LAM/MPI logo

LAM/MPI Development Mailing List Archives

  |   Home   |   Download   |   Documentation   |   FAQ   |   all just in this list

From: Liu Xuezhao (lxz_at_[hidden])
Date: 2006-01-04 01:39:00


Hi,

   I met this problem also, I think this is a bug of lam-7.1.1 but it has not been confirmed by LAM developers.
   You can use the previous version of LAM 7.0.6, but i have found 7.0.6 has another bug also.( It will produce the file "/tmp/lam-xxx_at_node01/lam-crtcp-rank-0.txt" which will lead the execution can't be restarted after the lamhalt and lamboot is executed).
   It seems that fault-tolerance is not a essentially important feature of LAM-MPI? Can LAM's developers tell us something about the project plan about "fault-tolerance" of LAM-MPI?
   Thanks.

Liu
2006-01-04
================================

>BTW: The LAM/MPI version I use is 7.1.1
>
>And the problem seem to be when I invoke the
>
> >cr_checkpoint --term $PID_of_mpirun
>
>only the process of mpirun is checkpointed, all the other MPI processes
>are not.

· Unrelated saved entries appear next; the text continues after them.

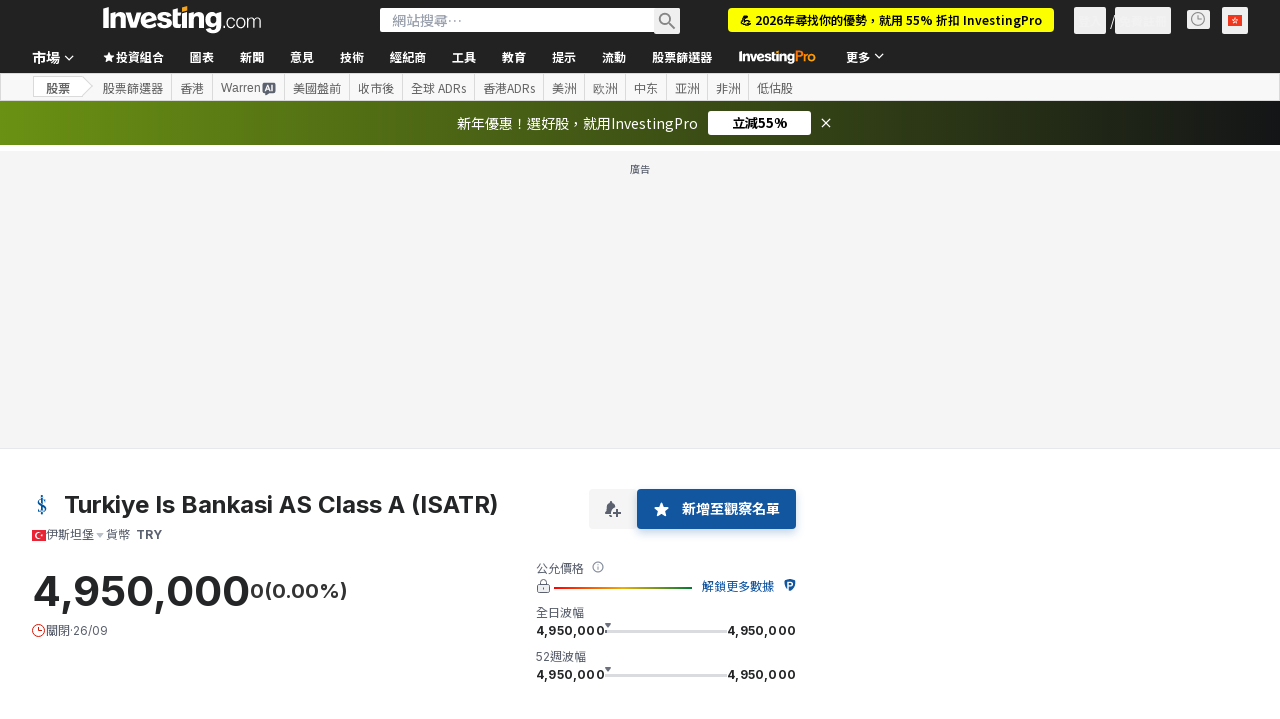

--- FILE ---
content_type: image/svg+xml
request_url: https://cdn.investing.com/entities-logos/874570.svg
body_size: 348
content:
<svg xmlns="http://www.w3.org/2000/svg" version="1.2" viewBox="0 0 675 1585"><path fill="#00559f" fill-rule="evenodd" d="M131.3 1313.4c-41.6-9.4-58.5 0-70.2 6.8-2.3 1.6-3.9 2.9-6.5 4.9-9.1 7.8-19.9 23.4-19.9 23.4H16.9v-268.1h20.8s4.5 17.9 8.4 28.6c24.7 70.8 74.8 123.2 74.8 123.2 145.2 136.1 305.5 86.4 305.5 86.4 134.5-48.4 156.6-158.9 122.8-235.9S428 963.1 428 963.1l-28.9-16.2V1134c1.3 11.4-3.9 49.7 37.3 60.1l20.8 5.6v21.1H192v-21.1l21.8-5.9c40.3-10.7 35.1-48.4 36.1-59.8V863.7L225.2 850c-44.9-24.7-70.2-36.7-107.6-65C45.8 731.1.6 671.9.6 577.1c0-127.7 97.2-233 230.8-251.9 5.8-1 12.3-1.6 18.5-1.9v-28.6c-1-11.1 4.2-49.4-37.1-59.8l-20.8-5.5v-21.2h265.2v21.2l-21.7 5.8c-40.3 10.7-35.1 48.4-36.4 59.5v427.6l-149.2-82.2V363.6c-7.5.3-12.7.9-12.7.9-75.7 12.7-141 63.4-141 135.5 0 46.5 20.1 83.2 51.7 109.9 0 0 19.5 20.5 60.4 46.1 41.3 25.7 204.4 114.1 204.4 114.1s97.2 52 127.4 75.4c14.7 11 32.5 27.9 32.5 27.9 57.9 52 102.1 127.4 102.1 210.9 0 25-3.6 49.7-9.4 72.8 0 0-35.8 137.8-191.5 190.4 0 0-45.5 18.9-94.5 21.8 0 0-1.3.3-6.5.3 22.7 15.3 37.7 41.3 37.7 70.5 0 21.5-8.8 36.4-19.5 52-7.8 10.7-21.5 35.1-29.9 47.1-20.2 27.3-34.5 44.9-34.5 44.9h-21.8s9.8-38 6.9-47.5c-3.6-11-5.2-15.6-17.6-21.7-31.2-11.1-53.6-39-53.6-74.8 0-33.4 19.2-62 47.1-76-32.5-5.9-61.4-16.3-96.5-31.2 0 0-47.5-16.3-56.9-18.5zm456-724h-23.1l-2.6-16.3c-1.9-12.3-6.5-33.4-9.7-43.5-4.6-14-18.6-46.2-37.4-71.8-19.2-25.4-35.1-41-45.5-48.8-8.1-5.8-15.9-13.6-32.8-23v-39.4l39 15.6s26.6 11.1 47.1 8.8c17.9-1.9 26.3-6.2 35.4-17.9l10.1-15.6h19.5zM324.8 174.2c-47.9 0-86.6-38.7-86.6-86.6 0-47.9 38.7-86.6 86.6-86.6 47.9 0 86.7 38.7 86.7 86.6 0 47.9-38.8 86.6-86.7 86.6z"/></svg>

So when I call
>
> >cr_restart context.$PID_of_mpirun
>
>it always reports :
> >mpirun (rpwait): Bad file descriptor
>
>It's obvious, no MPI process' image checkpointed. But, why? I have
>checked the output parameter of MPI_Init_thread(..., &provided), the
>thread level does have been set to MPI_THREAD_SERIALIZED already.
>
>Would you give me some hints?
>
>Thanks!
>
>Yuan
>
= = = = = = = = = = = = = = = = = = = =